While many film critics and feminist film scholars, particularly at the time, read A Question of Silence as promoting separatism (on Cithaeron, perhaps), it is possible to read this film with Honig as bearing an arc that involves a return to the city. For this, we must return to the scene of laughter. One rather challenging and compelling proposal that Anca Parvulescu makes is that in thinking about laughter we must ‘focus on the burst of laughter itself’, rather than doing what most ‘theories of laughter’ do, which is to focus on the something else that laughter is a response to: ‘the comic, jokes, humor, the grotesque, the ridiculous, the ludicrous etc.’.Footnote 76 What would it mean to consider laughter in the courtroom scene as untethered from its object, the law? In Parvulescu’s reading of the film at the end of her book, the scene already depicts this very untethering:
Soon all the protagonists, spectators to the spectacle of law, are roaring with laughter. … Slowly, laughter dislocates itself from its object, the gender-blind court of law, and, by extension, the law itself. It is a laughter that has its own raison d’être, apart from any specific laughable object. And laughter reproduces itself, laughter asks for more laughter. It not only interrupts, but repeats itself and spreads.Footnote 77
What gets created in this contagion of laughter is a ‘laughterhood’Footnote 78 of laughers.

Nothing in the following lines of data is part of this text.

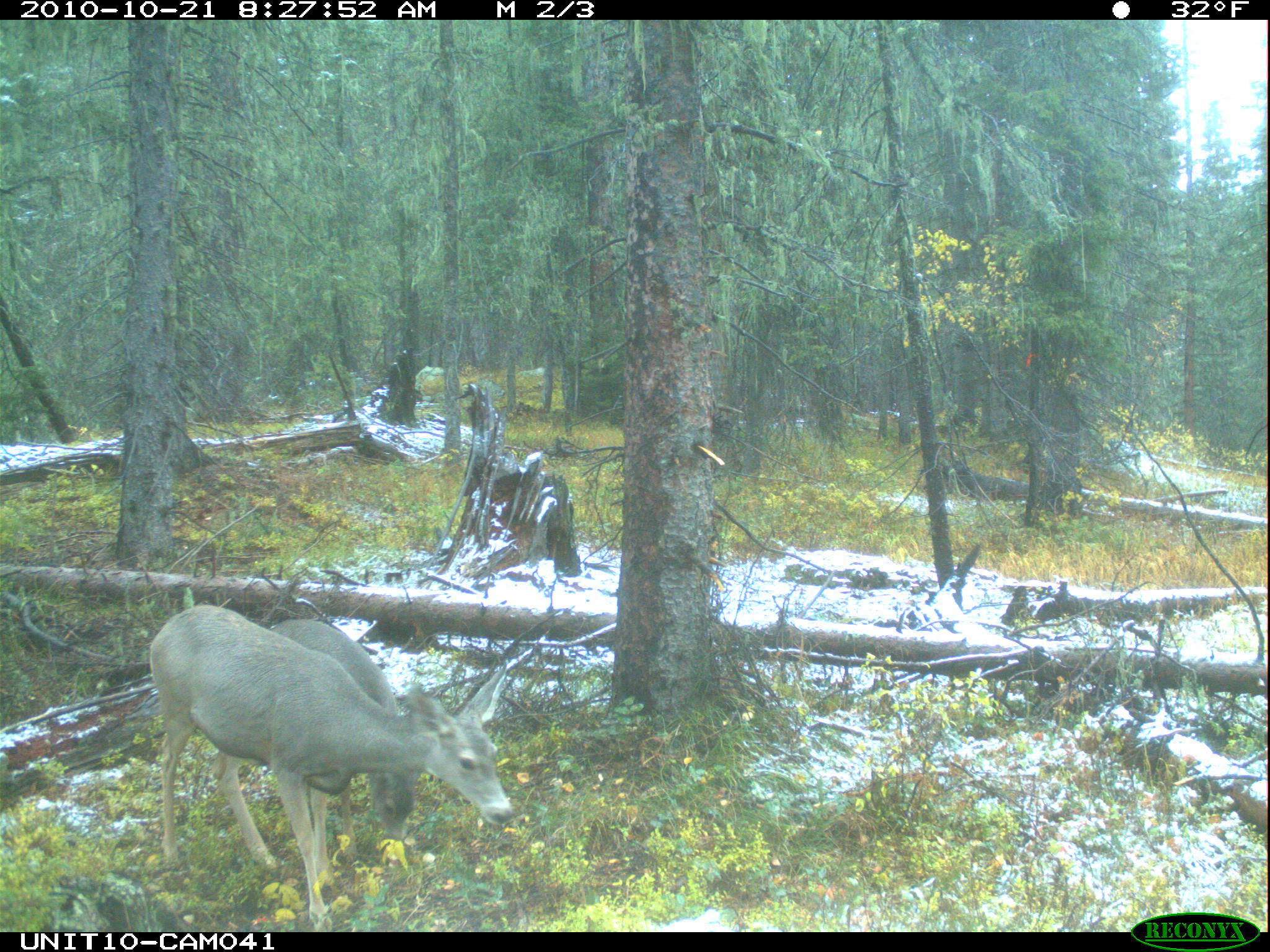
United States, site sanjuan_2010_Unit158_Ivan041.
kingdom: Animalia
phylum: Chordata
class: Mammalia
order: Artiodactyla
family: Cervidae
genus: Odocoileus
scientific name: Odocoileus hemionus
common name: mule deer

But this laughterhood is importantly both on screen and off: the contagion of laughter in the courtroom spreads beyond the screen to the film theatre, thus constituting the latter as a counter-forum, a site of minor jurisprudence that emerges precisely due to the avowed medial force of the space.
‘Interestingly, at each screening of the film that I attended, this infectious rupture spread to the theater audience, producing a moment of stunning solidarity,’Footnote 79 testifies Barbara Kruger. The film ‘works on its viewers as forcefully as water on dehydrated food, reconstituting its proper audience even as it unreels upon the screen. … It is a gendered audience to which Gorris appeals, a subversive audience of women scattered throughout the movie theater, rising up in instinctive laughter’, writes Ruby Rich.Footnote 80 Linda Williams attests to ‘the genuine sense of danger and excitement’ generated by two screenings of the film she attended,Footnote 81 and Sheila Johnston writes of how the ‘implied sense of solidarity is – irrationally, perversely – exhilarating’.Footnote 82 This, perhaps, is the episode of the ‘return to the city’ in refusal’s arc: the film’s own mediality reconstitutes the space of the film theatre as a counter-forum, as the site of a minor jurisprudence of laughter. But what jurisdiction could this refusal have? I will leave two anecdotes here to begin to imagine answers. The first is by Jane Root who worked at Cinema of Women, the film’s British distributor at the time of its release in London. It was, she says, ‘a film which dramatically divided audiences. Some women stood up and cheered, while other (often male) viewers left enraged. … I was told that the Pizza Hut restaurant next door to one of the cinemas was full, night after night, with couples engaged in deep and sometimes angry arguments about the film’.Footnote 83 And one from Ruby Rich: ‘At the New Directors preview in New York, the audience recapitulated the film’s own ending: man after man rose to confront Gorris with hostile or garbled questions, only to encounter raucous laughter from most of the women in the audience. Gorris wasn’t surprised; she had observed this pattern everywhere the film had shown.’Footnote 84 It is in and through this laughter that the city prepares to receive the bacchants upon their return from Cithaeron.